For is not this mortal life, compared with that life to come, as night compared with day? I do not mean to speak evil of it. God forbid that we should do anything but thank God for this life. God forbid that we should say impiously to Him, Why hast thou made me thus? No. God made this mortal life, and therefore, like all things which He has made, it is very good. But there are good nights, and there are bad nights; and there are happy lives, and unhappy ones. But what are they at best? What is the life of the happiest man without the Holy Spirit of God? A night full of pleasant dreams. What is the life of the wisest man? A night of darkness, through which he gropes his way by lanthorn-light, slowly, and with many mistakes and stumbles. When we compare man’s vast capabilities with his small deeds; when we think how much he might know,—how little he does know in this mortal life,—can we wonder that the highest spirits in every age have looked on death as a deliverance out of darkness and a dungeon? And if this is life at the best, what is life at the worst? To how many is life a night, not of peace and rest, but of tossing and weariness, pain and sickness, anxiety and misery, till they are ready to cry, When will it be over? When will kind Death come and give me rest? When will the night of this life be spent, and the day of God arise? ‘Out of the depths have I cried unto thee, O Lord. Lord, hear my voice. My soul doth wait for the Lord, more than the sick man who watches for the morning.’
Yes, think,—for it is good at times, however happy one may be oneself, to think—of all the misery and sorrow that there is on earth, and how many there are who would be glad to hear that it was nearly over; glad to hear that the night was far spent, and the day was at hand.
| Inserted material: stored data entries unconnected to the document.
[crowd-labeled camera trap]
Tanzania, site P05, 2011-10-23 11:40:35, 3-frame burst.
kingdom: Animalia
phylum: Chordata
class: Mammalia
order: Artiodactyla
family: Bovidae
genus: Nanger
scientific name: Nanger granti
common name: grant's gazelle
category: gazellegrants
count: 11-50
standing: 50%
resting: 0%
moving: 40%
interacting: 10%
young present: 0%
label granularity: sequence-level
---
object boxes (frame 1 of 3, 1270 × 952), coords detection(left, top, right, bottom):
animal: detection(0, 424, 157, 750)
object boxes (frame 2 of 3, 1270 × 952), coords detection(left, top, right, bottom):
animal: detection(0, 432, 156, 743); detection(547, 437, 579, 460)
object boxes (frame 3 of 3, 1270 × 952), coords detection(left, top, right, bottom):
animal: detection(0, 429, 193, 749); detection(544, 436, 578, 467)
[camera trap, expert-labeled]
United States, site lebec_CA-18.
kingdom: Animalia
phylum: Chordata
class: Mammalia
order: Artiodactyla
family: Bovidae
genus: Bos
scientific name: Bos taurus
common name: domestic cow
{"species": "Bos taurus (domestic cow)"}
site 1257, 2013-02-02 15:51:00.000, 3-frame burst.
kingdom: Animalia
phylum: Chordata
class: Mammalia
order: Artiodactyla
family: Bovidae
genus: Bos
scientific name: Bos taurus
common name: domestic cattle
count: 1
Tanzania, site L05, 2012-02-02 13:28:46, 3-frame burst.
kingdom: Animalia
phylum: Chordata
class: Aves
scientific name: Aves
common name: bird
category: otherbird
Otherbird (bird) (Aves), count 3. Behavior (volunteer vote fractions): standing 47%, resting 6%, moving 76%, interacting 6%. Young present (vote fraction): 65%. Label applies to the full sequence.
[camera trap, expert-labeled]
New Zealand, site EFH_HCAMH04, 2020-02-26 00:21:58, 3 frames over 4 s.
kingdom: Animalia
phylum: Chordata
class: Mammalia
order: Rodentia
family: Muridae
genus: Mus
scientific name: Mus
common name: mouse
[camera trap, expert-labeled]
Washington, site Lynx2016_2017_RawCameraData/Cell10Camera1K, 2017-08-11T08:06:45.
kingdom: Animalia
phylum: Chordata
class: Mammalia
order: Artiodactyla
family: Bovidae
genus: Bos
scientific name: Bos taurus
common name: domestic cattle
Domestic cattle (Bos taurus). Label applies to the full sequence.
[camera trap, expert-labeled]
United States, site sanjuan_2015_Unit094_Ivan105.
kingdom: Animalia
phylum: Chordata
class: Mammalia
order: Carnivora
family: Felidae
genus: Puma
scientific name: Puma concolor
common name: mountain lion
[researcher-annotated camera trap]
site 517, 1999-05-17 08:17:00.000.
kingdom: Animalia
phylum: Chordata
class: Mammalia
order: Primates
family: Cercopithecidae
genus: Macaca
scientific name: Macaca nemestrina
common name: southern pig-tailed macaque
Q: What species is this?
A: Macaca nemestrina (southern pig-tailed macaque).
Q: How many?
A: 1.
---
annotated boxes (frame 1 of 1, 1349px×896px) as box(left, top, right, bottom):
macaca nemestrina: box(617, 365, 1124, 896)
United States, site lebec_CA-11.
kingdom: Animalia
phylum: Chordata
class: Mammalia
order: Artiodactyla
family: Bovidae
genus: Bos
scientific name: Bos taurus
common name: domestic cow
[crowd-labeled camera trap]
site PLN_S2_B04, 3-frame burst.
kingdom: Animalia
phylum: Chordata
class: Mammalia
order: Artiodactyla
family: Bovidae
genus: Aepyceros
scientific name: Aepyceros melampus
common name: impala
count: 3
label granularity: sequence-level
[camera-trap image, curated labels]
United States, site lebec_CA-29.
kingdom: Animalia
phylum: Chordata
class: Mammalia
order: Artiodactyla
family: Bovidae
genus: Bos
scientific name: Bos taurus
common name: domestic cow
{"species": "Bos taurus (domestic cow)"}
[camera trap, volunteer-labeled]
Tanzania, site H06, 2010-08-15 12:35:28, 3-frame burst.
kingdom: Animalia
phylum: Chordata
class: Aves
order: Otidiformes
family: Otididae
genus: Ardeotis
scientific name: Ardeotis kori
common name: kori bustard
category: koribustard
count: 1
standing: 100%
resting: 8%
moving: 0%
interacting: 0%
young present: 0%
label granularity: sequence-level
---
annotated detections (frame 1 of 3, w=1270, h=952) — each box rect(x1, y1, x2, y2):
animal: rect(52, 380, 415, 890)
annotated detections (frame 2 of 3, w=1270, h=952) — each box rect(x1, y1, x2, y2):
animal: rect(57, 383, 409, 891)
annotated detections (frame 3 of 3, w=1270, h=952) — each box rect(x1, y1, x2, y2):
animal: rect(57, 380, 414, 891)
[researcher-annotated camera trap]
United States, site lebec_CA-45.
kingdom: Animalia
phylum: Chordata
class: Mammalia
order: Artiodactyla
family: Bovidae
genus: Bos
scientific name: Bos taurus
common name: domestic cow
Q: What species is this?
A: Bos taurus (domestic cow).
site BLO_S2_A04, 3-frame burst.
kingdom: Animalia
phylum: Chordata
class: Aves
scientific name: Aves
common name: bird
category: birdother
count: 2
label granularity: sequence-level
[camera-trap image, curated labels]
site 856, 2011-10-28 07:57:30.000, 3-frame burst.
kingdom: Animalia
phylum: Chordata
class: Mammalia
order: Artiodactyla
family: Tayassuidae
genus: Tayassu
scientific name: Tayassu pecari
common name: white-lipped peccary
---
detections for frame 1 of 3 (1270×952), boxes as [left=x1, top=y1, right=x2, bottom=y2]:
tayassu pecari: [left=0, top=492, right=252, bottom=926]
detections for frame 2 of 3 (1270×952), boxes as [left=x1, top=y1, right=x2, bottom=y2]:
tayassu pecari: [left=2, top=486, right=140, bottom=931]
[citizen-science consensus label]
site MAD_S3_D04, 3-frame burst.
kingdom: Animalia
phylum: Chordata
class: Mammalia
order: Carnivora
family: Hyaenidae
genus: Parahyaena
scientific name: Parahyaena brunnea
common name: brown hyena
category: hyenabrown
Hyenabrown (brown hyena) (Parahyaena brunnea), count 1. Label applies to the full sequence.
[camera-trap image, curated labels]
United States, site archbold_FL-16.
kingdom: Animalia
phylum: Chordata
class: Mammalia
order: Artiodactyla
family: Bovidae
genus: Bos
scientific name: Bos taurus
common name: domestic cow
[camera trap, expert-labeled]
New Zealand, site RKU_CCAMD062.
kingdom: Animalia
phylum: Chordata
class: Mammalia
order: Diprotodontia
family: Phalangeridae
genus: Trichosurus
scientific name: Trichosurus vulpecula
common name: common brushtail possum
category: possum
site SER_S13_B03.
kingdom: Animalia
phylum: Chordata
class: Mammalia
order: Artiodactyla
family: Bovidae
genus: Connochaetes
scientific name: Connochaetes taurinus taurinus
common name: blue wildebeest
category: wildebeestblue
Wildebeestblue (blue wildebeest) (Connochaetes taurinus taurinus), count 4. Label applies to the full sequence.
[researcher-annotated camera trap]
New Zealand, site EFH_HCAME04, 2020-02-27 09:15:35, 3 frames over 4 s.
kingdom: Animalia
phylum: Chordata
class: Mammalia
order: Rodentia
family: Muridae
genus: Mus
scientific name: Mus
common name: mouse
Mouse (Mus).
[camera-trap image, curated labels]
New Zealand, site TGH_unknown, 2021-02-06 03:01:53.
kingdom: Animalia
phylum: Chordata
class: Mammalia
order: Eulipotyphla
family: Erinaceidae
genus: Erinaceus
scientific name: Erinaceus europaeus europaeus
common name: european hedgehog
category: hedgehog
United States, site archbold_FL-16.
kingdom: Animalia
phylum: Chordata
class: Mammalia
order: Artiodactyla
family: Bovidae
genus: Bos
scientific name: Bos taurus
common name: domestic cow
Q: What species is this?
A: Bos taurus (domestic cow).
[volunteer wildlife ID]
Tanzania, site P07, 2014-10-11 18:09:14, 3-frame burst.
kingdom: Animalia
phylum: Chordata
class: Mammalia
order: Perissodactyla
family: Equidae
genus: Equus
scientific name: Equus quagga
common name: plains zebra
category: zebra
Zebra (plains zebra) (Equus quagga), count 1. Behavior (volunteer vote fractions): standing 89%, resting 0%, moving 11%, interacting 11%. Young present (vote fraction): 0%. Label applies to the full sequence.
And even the happiest ought to ‘know the time.’ To know that the night is far spent, and the day at hand. To know, too, that the night at best was not given us, to sleep it all through, from sunset to sunrise. No industrious man does that. Either he works after sunset, and often on through the long hours, and into the short hours, before he goes to rest: or else he rises before daybreak, and gets ready for the labours of the coming day. The latter no man can do in this life. For we all sleep away, more or less, the beginning of our life, in the time of childhood. There is no sin in that—God seems to have ordained that so it should be. But, to sleep away our manhood likewise,—is there no sin in that? As we grow older, must we not awake out of sleep, and set to work, to be ready for the day of God which will dawn on us when we pass out of this mortal life into the world to come?
As we grow older, and as we get our share of the cares, troubles, experiences of life, it is high time to wake out of sleep, and ask Christ to give us light—light enough to see our way through the night of this life, till the everlasting day shall dawn.